WHAT YOU WILL DO: Reproduce all of the data below word for word, line by line, in the same order.

EXTRACTED ENTRIES:
## Begin
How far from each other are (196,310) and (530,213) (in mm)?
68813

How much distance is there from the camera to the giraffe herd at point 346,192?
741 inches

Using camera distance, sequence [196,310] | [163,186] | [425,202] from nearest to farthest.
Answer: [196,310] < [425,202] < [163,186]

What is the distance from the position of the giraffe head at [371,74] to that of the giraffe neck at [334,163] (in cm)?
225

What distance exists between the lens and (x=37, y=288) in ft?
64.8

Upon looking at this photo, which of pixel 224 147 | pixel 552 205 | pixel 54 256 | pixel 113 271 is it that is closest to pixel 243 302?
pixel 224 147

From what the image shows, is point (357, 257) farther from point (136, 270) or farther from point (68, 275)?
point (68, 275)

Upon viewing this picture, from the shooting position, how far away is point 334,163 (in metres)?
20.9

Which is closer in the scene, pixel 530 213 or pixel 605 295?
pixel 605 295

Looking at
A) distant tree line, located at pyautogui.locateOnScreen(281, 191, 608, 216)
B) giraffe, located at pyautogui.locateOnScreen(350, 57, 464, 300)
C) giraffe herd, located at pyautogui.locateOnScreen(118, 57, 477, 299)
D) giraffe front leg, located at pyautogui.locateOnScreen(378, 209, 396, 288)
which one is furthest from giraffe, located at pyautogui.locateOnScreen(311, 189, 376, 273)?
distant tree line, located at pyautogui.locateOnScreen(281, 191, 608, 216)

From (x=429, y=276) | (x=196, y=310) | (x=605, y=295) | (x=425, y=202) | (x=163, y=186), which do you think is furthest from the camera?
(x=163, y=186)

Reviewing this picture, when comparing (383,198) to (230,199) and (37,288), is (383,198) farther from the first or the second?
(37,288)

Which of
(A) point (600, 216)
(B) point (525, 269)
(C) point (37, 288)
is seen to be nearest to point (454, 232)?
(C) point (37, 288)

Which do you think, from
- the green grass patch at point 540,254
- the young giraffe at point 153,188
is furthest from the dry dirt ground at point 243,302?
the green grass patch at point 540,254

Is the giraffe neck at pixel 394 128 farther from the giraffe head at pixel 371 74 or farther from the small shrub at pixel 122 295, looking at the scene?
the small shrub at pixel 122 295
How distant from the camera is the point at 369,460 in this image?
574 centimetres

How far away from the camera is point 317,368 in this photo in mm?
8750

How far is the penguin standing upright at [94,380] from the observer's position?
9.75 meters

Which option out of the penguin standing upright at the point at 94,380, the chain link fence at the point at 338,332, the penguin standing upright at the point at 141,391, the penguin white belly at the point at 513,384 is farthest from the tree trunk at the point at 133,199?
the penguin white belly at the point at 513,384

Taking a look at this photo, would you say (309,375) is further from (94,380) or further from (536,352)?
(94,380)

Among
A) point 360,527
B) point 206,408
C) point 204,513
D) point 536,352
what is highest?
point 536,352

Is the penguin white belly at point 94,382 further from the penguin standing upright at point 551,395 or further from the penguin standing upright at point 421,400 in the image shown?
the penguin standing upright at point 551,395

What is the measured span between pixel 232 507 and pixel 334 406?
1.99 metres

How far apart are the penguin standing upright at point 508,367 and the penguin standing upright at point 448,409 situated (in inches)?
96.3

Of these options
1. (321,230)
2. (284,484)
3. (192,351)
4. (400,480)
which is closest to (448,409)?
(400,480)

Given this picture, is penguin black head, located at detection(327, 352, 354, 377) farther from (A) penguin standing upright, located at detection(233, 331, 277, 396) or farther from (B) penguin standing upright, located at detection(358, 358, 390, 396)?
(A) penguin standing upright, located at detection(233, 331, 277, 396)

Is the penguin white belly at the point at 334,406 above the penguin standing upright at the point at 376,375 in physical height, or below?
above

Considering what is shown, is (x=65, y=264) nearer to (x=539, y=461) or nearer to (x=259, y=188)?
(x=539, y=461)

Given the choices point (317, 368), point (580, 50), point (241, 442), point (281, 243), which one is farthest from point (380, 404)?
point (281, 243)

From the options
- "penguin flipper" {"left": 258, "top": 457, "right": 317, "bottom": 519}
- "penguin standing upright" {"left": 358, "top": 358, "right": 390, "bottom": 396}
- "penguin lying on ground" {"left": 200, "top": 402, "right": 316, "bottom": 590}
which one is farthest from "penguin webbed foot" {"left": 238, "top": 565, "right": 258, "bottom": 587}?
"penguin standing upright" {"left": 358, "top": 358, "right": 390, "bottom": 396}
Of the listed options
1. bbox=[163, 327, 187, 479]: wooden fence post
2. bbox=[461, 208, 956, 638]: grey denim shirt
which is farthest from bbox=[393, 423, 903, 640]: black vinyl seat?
## End
ANSWER TO THIS EXERCISE:
How far from each other are (196,310) and (530,213) (in mm)?
68813

How much distance is there from the camera to the giraffe herd at point 346,192?
741 inches

Using camera distance, sequence [196,310] | [163,186] | [425,202] from nearest to farthest.
Answer: [196,310] < [425,202] < [163,186]

What is the distance from the position of the giraffe head at [371,74] to that of the giraffe neck at [334,163] (in cm)?
225

What distance exists between the lens and (x=37, y=288) in ft?
64.8

Upon looking at this photo, which of pixel 224 147 | pixel 552 205 | pixel 54 256 | pixel 113 271 is it that is closest to pixel 243 302?
pixel 224 147

From what the image shows, is point (357, 257) farther from point (136, 270) or farther from point (68, 275)?
point (68, 275)

Upon viewing this picture, from the shooting position, how far away is point 334,163 (in metres)?
20.9

Which is closer in the scene, pixel 530 213 or pixel 605 295?
pixel 605 295

Looking at
A) distant tree line, located at pyautogui.locateOnScreen(281, 191, 608, 216)
B) giraffe, located at pyautogui.locateOnScreen(350, 57, 464, 300)
C) giraffe herd, located at pyautogui.locateOnScreen(118, 57, 477, 299)
D) giraffe front leg, located at pyautogui.locateOnScreen(378, 209, 396, 288)
which one is furthest from giraffe, located at pyautogui.locateOnScreen(311, 189, 376, 273)?
distant tree line, located at pyautogui.locateOnScreen(281, 191, 608, 216)

From (x=429, y=276) | (x=196, y=310) | (x=605, y=295) | (x=425, y=202) | (x=163, y=186), which do you think is furthest from the camera?
(x=163, y=186)

Reviewing this picture, when comparing (383,198) to (230,199) and (37,288), is (383,198) farther from the first or the second?
(37,288)

Which of
(A) point (600, 216)
(B) point (525, 269)
(C) point (37, 288)
is seen to be nearest to point (454, 232)?
(C) point (37, 288)

Which do you think, from
- the green grass patch at point 540,254
- the young giraffe at point 153,188
is furthest from the dry dirt ground at point 243,302?
the green grass patch at point 540,254

Is the giraffe neck at pixel 394 128 farther from the giraffe head at pixel 371 74 or farther from the small shrub at pixel 122 295, looking at the scene?
the small shrub at pixel 122 295
How distant from the camera is the point at 369,460 in this image?
574 centimetres

How far away from the camera is point 317,368 in this photo in mm?
8750

How far is the penguin standing upright at [94,380] from the observer's position?
9.75 meters

Which option out of the penguin standing upright at the point at 94,380, the chain link fence at the point at 338,332, the penguin standing upright at the point at 141,391, the penguin white belly at the point at 513,384 is farthest from the tree trunk at the point at 133,199?
the penguin white belly at the point at 513,384

Taking a look at this photo, would you say (309,375) is further from (94,380) or further from (536,352)?
(94,380)

Among
A) point 360,527
B) point 206,408
C) point 204,513
D) point 536,352
what is highest?
point 536,352

Is the penguin white belly at point 94,382 further from the penguin standing upright at point 551,395 or further from the penguin standing upright at point 421,400 in the image shown?
the penguin standing upright at point 551,395

What is the measured span between pixel 232 507 and pixel 334 406?
1.99 metres

How far apart are the penguin standing upright at point 508,367 and the penguin standing upright at point 448,409 situated (in inches)?
96.3

Of these options
1. (321,230)
2. (284,484)
3. (192,351)
4. (400,480)
which is closest to (448,409)?
(400,480)

Given this picture, is penguin black head, located at detection(327, 352, 354, 377) farther from (A) penguin standing upright, located at detection(233, 331, 277, 396) or farther from (B) penguin standing upright, located at detection(358, 358, 390, 396)?
(A) penguin standing upright, located at detection(233, 331, 277, 396)

Is the penguin white belly at the point at 334,406 above the penguin standing upright at the point at 376,375 in physical height, or below?
above

Considering what is shown, is (x=65, y=264) nearer to (x=539, y=461) or nearer to (x=259, y=188)?
(x=539, y=461)

Given the choices point (317, 368), point (580, 50), point (241, 442), point (281, 243), which one is farthest from point (380, 404)?
point (281, 243)

From the options
- "penguin flipper" {"left": 258, "top": 457, "right": 317, "bottom": 519}
- "penguin standing upright" {"left": 358, "top": 358, "right": 390, "bottom": 396}
- "penguin lying on ground" {"left": 200, "top": 402, "right": 316, "bottom": 590}
which one is farthest from "penguin webbed foot" {"left": 238, "top": 565, "right": 258, "bottom": 587}?
"penguin standing upright" {"left": 358, "top": 358, "right": 390, "bottom": 396}
Of the listed options
1. bbox=[163, 327, 187, 479]: wooden fence post
2. bbox=[461, 208, 956, 638]: grey denim shirt
which is farthest from bbox=[393, 423, 903, 640]: black vinyl seat?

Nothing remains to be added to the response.